An Angel Directs the Storm: Apocalyptic Religion and American Empire

👤 Bernard Porter  
Book review

Michael Northcott
London: IB Tauris, 2004, £19.50, h/b

 

The more you read about modern Americans, the worse it gets. There are millions of them who believe that they are God’s chosen people, that He is directing them to save the whole world, that this is all predicted in the Bible, especially the sinfulness, wars and natural disasters of the present time; but not to worry about any of this, because it’s just the prologue to the ‘last dispensation’: the seventh and last stage of human history foretold in the Book of Revelations, dominated by the Anti-christ ruling through either the UN or the EU (the Book is a bit fuzzy on this); during which, however, the whole of Palestine will be returned to the Israelites, Solomon’s temple will be rebuilt in Jerusalem (just where the Al-Aqsa mosque happens to be now), the Jews will convert to Christianity, and a thing called a ‘Rapture’ will magically pluck the faithful (mostly Americans, one presumes) up to heaven to escape this time of ‘Great Tribulation’, to be plonked down again when the thousand-year Reign of the Saints is inaugurated – and all quite soon now. So that’s something to look forward to!
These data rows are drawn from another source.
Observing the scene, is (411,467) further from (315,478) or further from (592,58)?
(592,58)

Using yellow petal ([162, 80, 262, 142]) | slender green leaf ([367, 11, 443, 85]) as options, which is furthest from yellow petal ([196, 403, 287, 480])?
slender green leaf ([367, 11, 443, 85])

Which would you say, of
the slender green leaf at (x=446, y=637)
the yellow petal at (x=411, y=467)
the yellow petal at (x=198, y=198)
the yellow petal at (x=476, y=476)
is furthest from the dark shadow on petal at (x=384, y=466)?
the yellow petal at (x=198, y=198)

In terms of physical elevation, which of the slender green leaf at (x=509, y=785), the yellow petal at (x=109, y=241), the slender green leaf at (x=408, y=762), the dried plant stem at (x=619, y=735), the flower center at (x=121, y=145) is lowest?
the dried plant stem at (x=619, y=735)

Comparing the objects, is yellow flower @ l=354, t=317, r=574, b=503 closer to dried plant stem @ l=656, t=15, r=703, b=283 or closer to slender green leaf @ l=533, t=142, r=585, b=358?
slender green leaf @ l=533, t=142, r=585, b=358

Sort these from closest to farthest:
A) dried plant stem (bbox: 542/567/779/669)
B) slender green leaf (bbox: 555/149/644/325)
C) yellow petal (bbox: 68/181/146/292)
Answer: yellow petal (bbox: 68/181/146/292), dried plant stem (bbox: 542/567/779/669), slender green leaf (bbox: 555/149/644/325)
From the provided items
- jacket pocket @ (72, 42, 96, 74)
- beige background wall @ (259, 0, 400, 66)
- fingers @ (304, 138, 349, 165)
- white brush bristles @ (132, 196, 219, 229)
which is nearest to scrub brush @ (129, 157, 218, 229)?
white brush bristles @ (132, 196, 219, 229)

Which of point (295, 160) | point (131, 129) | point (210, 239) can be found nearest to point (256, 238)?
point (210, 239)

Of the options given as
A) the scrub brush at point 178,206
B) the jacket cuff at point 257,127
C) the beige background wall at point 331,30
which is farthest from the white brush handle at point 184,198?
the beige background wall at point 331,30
Much follows from this. There’s no point in trying to make things better for people here on earth, for example – social reform, environmental protection – because that would take the edge off the Tribulation, and so slow things down. Peace between Israel and Palestine – ditto. Internationalism is just a cunning disguise for the reign of the Prince of Darkness. American imperialism is the agency of God’s salvation. George W. Bush is the Angel of the Lord. And so on. It sounds crazy. Dan Brown (The Da Vinci Code) could never have got away with it.

Northcott nonetheless believes that it is a ‘powerful cultural and religious force in modern America’. Several of those around George W. Bush, for example, are premillennial dispensationalists (the theological term for it), as may be the President himself. (It would be unwise for him to come out with it too plainly, for fear of scaring off rational Republicans.) A poll of Americans in 1996 showed that 40% described themselves as evangelical Christians, and a quarter believed they were living in the ‘end times’. That is a huge number: the equivalent of half of those who vote in Presidential elections. Premillennialism has also, Northcott thinks, influenced American religion more generally, making it much more Manichaean (the ‘good/evil’ thing), antisocial, crusading and war-like than many other Christian traditions; and tying it with American patriotism in a way that would be impossible almost anywhere else in the modern world. In fact, argues Northcott, evangelical Christianity has become the religion and so the tool of American imperialism, much as the earlier form of it was captured by Roman imperialism to become its religion in the third century AD.

Northcott is a Christian theologian, who is writing here mainly for other Christians, presumably, in order to show them what ‘a tragic deformation of true Christianity’ this is. Otherwise, of course, Christianity itself would stand indicted. All this seems generally convincing to me, as a lapsed (English) Methodist, who remembers Christianity as by and large a rather gentle religion, totally unrecognisable from the modern American evangelical version; and hopefully may convince one or two evangelicals, too. For the rest of us, however, the value of the book lies in its description of this freakish theology, and its analysis of its historical and more recent American roots. Some of these are unexpected: Northcott partly blames the famous American constitutional separation of church and state, for example, for allowing patriotism to be erected in place of Christianity as a ‘state’ religion in schools; others are more predictable: the Puritan immigrants, and all that. All this is fascinating.

The book is also worth reading as a powerful moral indictment of American capitalism and foreign policy more generally. On ‘9/11’ it even hints at a conspiracy. (The administration may have known it was coming but let it happen to give them the excuse to attack Iraq. It was all part of the Great Tribulation, after all.) So you can skip the theology, and still learn a lot.

The influence of this kind of religion in America seems to have taken many of us in Europe by surprise, because of America’s apparent modernity in other regards. It was a mediaeval historian friend of mine (an expert on heresies which seem very close to this one) who once described the USA to me as ‘a mediaeval society with modern technology’. Of course these fantastic theologies are exploited by others – capitalists and so on – for their own cynical ends; but that does not gainsay the visceral hold that religion has on these people. If modern and rational Americans don’t take this on board, and do something about it, we may be in for even more pain than at present. ‘The end times’ could even become a self-fulfilling prophecy.